── Source information

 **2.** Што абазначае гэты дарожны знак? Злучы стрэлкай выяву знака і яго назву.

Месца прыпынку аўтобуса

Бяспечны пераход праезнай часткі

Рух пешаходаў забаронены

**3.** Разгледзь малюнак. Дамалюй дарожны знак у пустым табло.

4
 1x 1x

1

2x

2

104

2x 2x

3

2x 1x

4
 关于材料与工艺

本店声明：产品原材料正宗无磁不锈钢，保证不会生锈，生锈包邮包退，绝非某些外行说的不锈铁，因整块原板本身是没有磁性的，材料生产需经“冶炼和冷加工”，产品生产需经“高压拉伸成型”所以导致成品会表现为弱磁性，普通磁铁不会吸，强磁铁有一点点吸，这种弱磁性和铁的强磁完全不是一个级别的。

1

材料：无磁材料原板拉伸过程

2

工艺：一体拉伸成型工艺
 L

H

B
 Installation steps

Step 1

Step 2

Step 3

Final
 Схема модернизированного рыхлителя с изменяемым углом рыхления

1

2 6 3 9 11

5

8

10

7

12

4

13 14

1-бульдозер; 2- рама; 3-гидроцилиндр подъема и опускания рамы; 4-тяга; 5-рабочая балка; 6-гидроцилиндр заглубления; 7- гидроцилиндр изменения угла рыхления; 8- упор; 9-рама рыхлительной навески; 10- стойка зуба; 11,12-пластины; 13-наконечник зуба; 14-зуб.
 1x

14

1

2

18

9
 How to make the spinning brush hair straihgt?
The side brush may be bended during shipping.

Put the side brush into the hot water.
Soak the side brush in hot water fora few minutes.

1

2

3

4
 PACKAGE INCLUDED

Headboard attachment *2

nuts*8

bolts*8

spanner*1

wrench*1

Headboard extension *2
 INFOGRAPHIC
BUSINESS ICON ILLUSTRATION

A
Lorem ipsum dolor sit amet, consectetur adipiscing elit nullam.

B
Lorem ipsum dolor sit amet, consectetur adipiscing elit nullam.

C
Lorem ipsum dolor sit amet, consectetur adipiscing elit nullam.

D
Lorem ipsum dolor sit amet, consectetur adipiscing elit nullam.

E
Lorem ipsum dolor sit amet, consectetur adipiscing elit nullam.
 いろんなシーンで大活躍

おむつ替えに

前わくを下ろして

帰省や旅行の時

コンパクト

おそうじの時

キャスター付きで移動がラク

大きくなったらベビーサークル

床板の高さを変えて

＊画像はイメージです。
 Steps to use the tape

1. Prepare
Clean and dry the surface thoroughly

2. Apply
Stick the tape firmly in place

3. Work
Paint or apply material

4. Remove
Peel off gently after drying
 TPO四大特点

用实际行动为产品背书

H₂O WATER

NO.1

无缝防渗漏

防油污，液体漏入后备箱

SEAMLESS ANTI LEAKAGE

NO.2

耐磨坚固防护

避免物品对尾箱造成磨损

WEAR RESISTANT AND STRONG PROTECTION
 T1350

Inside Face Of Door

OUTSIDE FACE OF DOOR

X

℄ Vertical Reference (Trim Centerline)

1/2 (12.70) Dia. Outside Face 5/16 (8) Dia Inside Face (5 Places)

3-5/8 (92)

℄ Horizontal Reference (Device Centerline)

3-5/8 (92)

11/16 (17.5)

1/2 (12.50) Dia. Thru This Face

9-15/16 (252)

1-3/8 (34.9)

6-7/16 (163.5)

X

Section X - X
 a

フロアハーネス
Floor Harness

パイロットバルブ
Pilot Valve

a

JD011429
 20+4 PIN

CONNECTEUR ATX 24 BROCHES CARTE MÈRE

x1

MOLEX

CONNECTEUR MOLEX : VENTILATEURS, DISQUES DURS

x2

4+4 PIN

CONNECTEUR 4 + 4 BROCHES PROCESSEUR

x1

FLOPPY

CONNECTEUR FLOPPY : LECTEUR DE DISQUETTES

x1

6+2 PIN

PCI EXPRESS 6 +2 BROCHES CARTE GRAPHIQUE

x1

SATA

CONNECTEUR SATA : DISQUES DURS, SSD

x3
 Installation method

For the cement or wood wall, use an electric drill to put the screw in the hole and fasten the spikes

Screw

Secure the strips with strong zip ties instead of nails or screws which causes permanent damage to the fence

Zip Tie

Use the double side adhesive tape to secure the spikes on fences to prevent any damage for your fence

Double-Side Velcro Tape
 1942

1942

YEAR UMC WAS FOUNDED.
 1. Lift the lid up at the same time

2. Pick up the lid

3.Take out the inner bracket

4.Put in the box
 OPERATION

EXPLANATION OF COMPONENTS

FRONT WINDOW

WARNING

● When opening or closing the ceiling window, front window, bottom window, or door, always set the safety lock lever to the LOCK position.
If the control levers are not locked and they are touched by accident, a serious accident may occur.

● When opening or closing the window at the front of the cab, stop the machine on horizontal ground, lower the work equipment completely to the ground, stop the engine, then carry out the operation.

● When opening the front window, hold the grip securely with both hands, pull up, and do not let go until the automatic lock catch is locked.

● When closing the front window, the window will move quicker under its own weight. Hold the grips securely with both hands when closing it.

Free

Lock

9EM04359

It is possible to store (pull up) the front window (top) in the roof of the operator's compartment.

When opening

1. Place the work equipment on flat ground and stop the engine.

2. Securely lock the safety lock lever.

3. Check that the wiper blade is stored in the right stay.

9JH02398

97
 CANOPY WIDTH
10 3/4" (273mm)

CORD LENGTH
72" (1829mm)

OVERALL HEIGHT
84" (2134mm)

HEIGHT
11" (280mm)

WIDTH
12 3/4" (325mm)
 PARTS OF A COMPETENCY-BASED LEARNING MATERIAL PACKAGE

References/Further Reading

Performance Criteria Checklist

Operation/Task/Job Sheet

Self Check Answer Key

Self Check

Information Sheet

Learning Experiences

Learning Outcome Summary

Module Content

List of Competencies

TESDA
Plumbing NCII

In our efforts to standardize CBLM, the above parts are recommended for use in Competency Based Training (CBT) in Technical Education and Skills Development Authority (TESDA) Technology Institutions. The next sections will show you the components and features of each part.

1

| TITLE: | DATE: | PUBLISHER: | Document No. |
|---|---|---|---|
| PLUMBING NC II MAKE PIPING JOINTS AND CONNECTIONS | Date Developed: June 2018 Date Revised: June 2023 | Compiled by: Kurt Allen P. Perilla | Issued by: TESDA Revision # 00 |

────

Could you repeat every record word for word?

[Exercise solution]
 **2.** Што абазначае гэты дарожны знак? Злучы стрэлкай выяву знака і яго назву.

Месца прыпынку аўтобуса

Бяспечны пераход праезнай часткі

Рух пешаходаў забаронены

**3.** Разгледзь малюнак. Дамалюй дарожны знак у пустым табло.

4
 1x 1x

1

2x

2

104

2x 2x

3

2x 1x

4
 关于材料与工艺

本店声明：产品原材料正宗无磁不锈钢，保证不会生锈，生锈包邮包退，绝非某些外行说的不锈铁，因整块原板本身是没有磁性的，材料生产需经“冶炼和冷加工”，产品生产需经“高压拉伸成型”所以导致成品会表现为弱磁性，普通磁铁不会吸，强磁铁有一点点吸，这种弱磁性和铁的强磁完全不是一个级别的。

1

材料：无磁材料原板拉伸过程

2

工艺：一体拉伸成型工艺
 L

H

B
 Installation steps

Step 1

Step 2

Step 3

Final
 Схема модернизированного рыхлителя с изменяемым углом рыхления

1

2 6 3 9 11

5

8

10

7

12

4

13 14

1-бульдозер; 2- рама; 3-гидроцилиндр подъема и опускания рамы; 4-тяга; 5-рабочая балка; 6-гидроцилиндр заглубления; 7- гидроцилиндр изменения угла рыхления; 8- упор; 9-рама рыхлительной навески; 10- стойка зуба; 11,12-пластины; 13-наконечник зуба; 14-зуб.
 1x

14

1

2

18

9
 How to make the spinning brush hair straihgt?
The side brush may be bended during shipping.

Put the side brush into the hot water.
Soak the side brush in hot water fora few minutes.

1

2

3

4
 PACKAGE INCLUDED

Headboard attachment *2

nuts*8

bolts*8

spanner*1

wrench*1

Headboard extension *2
 INFOGRAPHIC
BUSINESS ICON ILLUSTRATION

A
Lorem ipsum dolor sit amet, consectetur adipiscing elit nullam.

B
Lorem ipsum dolor sit amet, consectetur adipiscing elit nullam.

C
Lorem ipsum dolor sit amet, consectetur adipiscing elit nullam.

D
Lorem ipsum dolor sit amet, consectetur adipiscing elit nullam.

E
Lorem ipsum dolor sit amet, consectetur adipiscing elit nullam.
 いろんなシーンで大活躍

おむつ替えに

前わくを下ろして

帰省や旅行の時

コンパクト

おそうじの時

キャスター付きで移動がラク

大きくなったらベビーサークル

床板の高さを変えて

＊画像はイメージです。
 Steps to use the tape

1. Prepare
Clean and dry the surface thoroughly

2. Apply
Stick the tape firmly in place

3. Work
Paint or apply material

4. Remove
Peel off gently after drying
 TPO四大特点

用实际行动为产品背书

H₂O WATER

NO.1

无缝防渗漏

防油污，液体漏入后备箱

SEAMLESS ANTI LEAKAGE

NO.2

耐磨坚固防护

避免物品对尾箱造成磨损

WEAR RESISTANT AND STRONG PROTECTION
 T1350

Inside Face Of Door

OUTSIDE FACE OF DOOR

X

℄ Vertical Reference (Trim Centerline)

1/2 (12.70) Dia. Outside Face 5/16 (8) Dia Inside Face (5 Places)

3-5/8 (92)

℄ Horizontal Reference (Device Centerline)

3-5/8 (92)

11/16 (17.5)

1/2 (12.50) Dia. Thru This Face

9-15/16 (252)

1-3/8 (34.9)

6-7/16 (163.5)

X

Section X - X
 a

フロアハーネス
Floor Harness

パイロットバルブ
Pilot Valve

a

JD011429
 20+4 PIN

CONNECTEUR ATX 24 BROCHES CARTE MÈRE

x1

MOLEX

CONNECTEUR MOLEX : VENTILATEURS, DISQUES DURS

x2

4+4 PIN

CONNECTEUR 4 + 4 BROCHES PROCESSEUR

x1

FLOPPY

CONNECTEUR FLOPPY : LECTEUR DE DISQUETTES

x1

6+2 PIN

PCI EXPRESS 6 +2 BROCHES CARTE GRAPHIQUE

x1

SATA

CONNECTEUR SATA : DISQUES DURS, SSD

x3
 Installation method

For the cement or wood wall, use an electric drill to put the screw in the hole and fasten the spikes

Screw

Secure the strips with strong zip ties instead of nails or screws which causes permanent damage to the fence

Zip Tie

Use the double side adhesive tape to secure the spikes on fences to prevent any damage for your fence

Double-Side Velcro Tape
 1942

1942

YEAR UMC WAS FOUNDED.
 1. Lift the lid up at the same time

2. Pick up the lid

3.Take out the inner bracket

4.Put in the box
 OPERATION

EXPLANATION OF COMPONENTS

FRONT WINDOW

WARNING

● When opening or closing the ceiling window, front window, bottom window, or door, always set the safety lock lever to the LOCK position.
If the control levers are not locked and they are touched by accident, a serious accident may occur.

● When opening or closing the window at the front of the cab, stop the machine on horizontal ground, lower the work equipment completely to the ground, stop the engine, then carry out the operation.

● When opening the front window, hold the grip securely with both hands, pull up, and do not let go until the automatic lock catch is locked.

● When closing the front window, the window will move quicker under its own weight. Hold the grips securely with both hands when closing it.

Free

Lock

9EM04359

It is possible to store (pull up) the front window (top) in the roof of the operator's compartment.

When opening

1. Place the work equipment on flat ground and stop the engine.

2. Securely lock the safety lock lever.

3. Check that the wiper blade is stored in the right stay.

9JH02398

97
 CANOPY WIDTH
10 3/4" (273mm)

CORD LENGTH
72" (1829mm)

OVERALL HEIGHT
84" (2134mm)

HEIGHT
11" (280mm)

WIDTH
12 3/4" (325mm)
 PARTS OF A COMPETENCY-BASED LEARNING MATERIAL PACKAGE

References/Further Reading

Performance Criteria Checklist

Operation/Task/Job Sheet

Self Check Answer Key

Self Check

Information Sheet

Learning Experiences

Learning Outcome Summary

Module Content

List of Competencies

TESDA
Plumbing NCII

In our efforts to standardize CBLM, the above parts are recommended for use in Competency Based Training (CBT) in Technical Education and Skills Development Authority (TESDA) Technology Institutions. The next sections will show you the components and features of each part.

1

| TITLE: | DATE: | PUBLISHER: | Document No. |
|---|---|---|---|
| PLUMBING NC II MAKE PIPING JOINTS AND CONNECTIONS | Date Developed: June 2018 Date Revised: June 2023 | Compiled by: Kurt Allen P. Perilla | Issued by: TESDA Revision # 00 |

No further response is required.